President-Elect Trump is advocating for us to bring back Merry Christmas as the de facto salutation-of-choice for the holiday season. And I’m actually OK with that. I’ve often participated in the traditionally Christian Christmas festivities of others. However, since I’m Jewish I don’t celebrate the religious aspects.
But this year, for the first time in more than 50 years, the first night of Hanukkah and Christmas Eve coincide. So I’ve been thinking about what binds us together instead of what drives us apart. And with its long history as a melting pot, America has often integrated different ethnic and religious customs - so that what results is really neither purely ethnic, nor strictly religious.
At the turn of the last century, Jews looking to go out to eat on Christmas Eve, turned to one of the few other ethnic groups at the time who both inhabited the same urban spaces and didn’t celebrate a religious Christmas. Joshua Plaut and Jonathan Sarna underscored this example of a mash-up holiday tradition - the Christmas Eve Chinese Feast - in their literary classic “A Kosher Christmas: ‘Tis the Season to be Jewish.” And through this truly American and enduring tradition, many Jews and their descendants have long celebrated Christmas - just a little differently than most of the country.

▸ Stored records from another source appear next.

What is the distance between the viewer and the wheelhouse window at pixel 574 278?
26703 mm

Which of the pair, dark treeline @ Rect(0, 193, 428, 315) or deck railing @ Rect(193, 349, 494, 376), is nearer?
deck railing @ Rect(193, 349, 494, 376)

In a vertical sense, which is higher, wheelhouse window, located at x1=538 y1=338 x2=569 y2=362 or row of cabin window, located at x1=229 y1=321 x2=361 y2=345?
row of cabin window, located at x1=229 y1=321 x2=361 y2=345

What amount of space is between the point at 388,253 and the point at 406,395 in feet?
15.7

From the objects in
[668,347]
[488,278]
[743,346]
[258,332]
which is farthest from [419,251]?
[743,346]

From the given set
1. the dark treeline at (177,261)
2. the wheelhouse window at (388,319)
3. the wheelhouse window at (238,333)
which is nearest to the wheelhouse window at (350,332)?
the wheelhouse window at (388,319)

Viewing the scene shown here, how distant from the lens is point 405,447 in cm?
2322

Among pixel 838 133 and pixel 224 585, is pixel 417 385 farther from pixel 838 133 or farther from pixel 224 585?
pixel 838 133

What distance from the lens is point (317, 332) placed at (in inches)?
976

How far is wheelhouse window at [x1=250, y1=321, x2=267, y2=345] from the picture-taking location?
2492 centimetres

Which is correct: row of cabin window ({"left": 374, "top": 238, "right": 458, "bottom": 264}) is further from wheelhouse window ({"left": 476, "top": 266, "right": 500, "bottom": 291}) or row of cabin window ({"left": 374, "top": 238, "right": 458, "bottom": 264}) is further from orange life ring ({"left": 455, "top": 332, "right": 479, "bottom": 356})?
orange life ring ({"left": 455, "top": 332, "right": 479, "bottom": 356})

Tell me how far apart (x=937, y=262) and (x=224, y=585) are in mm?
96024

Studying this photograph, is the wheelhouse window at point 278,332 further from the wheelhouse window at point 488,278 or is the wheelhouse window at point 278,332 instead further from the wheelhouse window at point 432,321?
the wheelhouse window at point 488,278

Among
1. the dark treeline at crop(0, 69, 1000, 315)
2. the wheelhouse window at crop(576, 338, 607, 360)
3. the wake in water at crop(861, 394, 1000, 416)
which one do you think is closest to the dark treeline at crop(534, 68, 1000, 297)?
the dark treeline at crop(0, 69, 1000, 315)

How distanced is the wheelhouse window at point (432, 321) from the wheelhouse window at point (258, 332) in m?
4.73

Approximately half of the 25 best selling Christmas songs were written by Jewish composers - like The Christmas Song, I’ll Be Home for Christmas, Santa Baby and even Rudolph the Red-Nosed Reindeer. And just saying, Adam Sandler’s Hanukkah Song can’t hold a candle to this catalogue.
One of my favorites is the Irving Berlin classic in which we’re all “…dreaming of a White Christmas, just like the ones I used to know.” And if the Christmas you used to know may be a little bit different from the one your neighbor used to know – well, that’s OK, too.
Whether you’re a theist or not, the secular rituals of Winter Solstice, Christmas, Hanukkah, and Kwanzaa all focus on lighting up the darkest time of year and bringing friends and family together.
And so does the relatively new, Seinfeld popularized holiday of Festivus with its unadorned aluminum Festivus pole, "Airing of Grievances" and "Feats of Strength."
And with that spirit in mind, I’d like to wish you a very Merry Christmas.